Background:  Natural human infection with HIV-1 usually results in a highly strain-specific neutralizing antibody response. Antibodies that neutralize the infecting strain in 1 infected individual typically exhibit little or no neutralizing activity against other primary isolates of HIV-1. This strain specificity of the neutralizing antibody response has been observed in simian immunodeficiency virus (SIV) infection as well as HIV. It is reasonable to think that the variable loops of the envelope glycoprotein, gp120, are responsible for this strain specificity of the neutralizing antibody response; however, this has not yet been formally demonstrated. Additionally, which variable loop(s) may be principally responsible for the strain specificity has not been defined.

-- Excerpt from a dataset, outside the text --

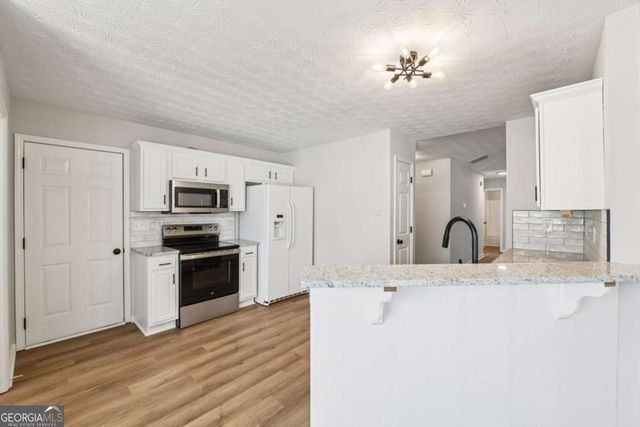 7091 Greenridge Drive, Loganville, GA 30052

Methods:  Sequential sera were obtained from monkeys 2.5 to 6 months after infection with cloned SHIV-DH12 or cloned SHIV-KB9 (89.6P). Neutralization assays were developed for these 2 viruses that utilize secreted engineered alkaline phosphatase (SEAP) as a reporter for infection of C8166 cells. Neutralization assays were conducted to investigate the extent of the strain-specific neutralizing antibody activity in the simian/human immunodeficiency virus (SHIV)-infected monkey sera samples against each of the 2 SHIV clones.

Results:  Sera from monkeys infected with SHIV-KB9 neutralized SHIV-KB9 to titers greater than 1:1280, but they did not detectably neutralize SHIV-DH12. These same sera also did not neutralize 2 pathogenic SHIV-DH12 derivatives, clone 7 and clone 8. Similarly, sera from monkeys infected with SHIV-DH12 neutralized SHIV-DH12 to titers greater than 1:1280, but they did not detectably neutralize SHIV-KB9.

Conclusions:  These neutralization studies demonstrated exquisite strain specificity to the neutralizing response that parallels the strain specificity seen during natural human infection with HIV-1. The SHIV-DH12 and SHIV-KB9 have distinct envelope glycoproteins, with the vast majority of amino acid sequence variation confined to discrete variable regions. To discern which loops may be contributing to this strain specificity, chimeric viruses have been designed in which the V1/V2 loops, V3 loop, or V4 loop are exchanged between SHIV-DH12 and SHIV-KB9 alone and in combination. Neutralization analyses of these chimeric viruses with KB9-postive sera and DH12-positive sera will clarify the role of the variable loops in the strain specificity of neutralization and may help identify the contribution of each loop to this strain specificity.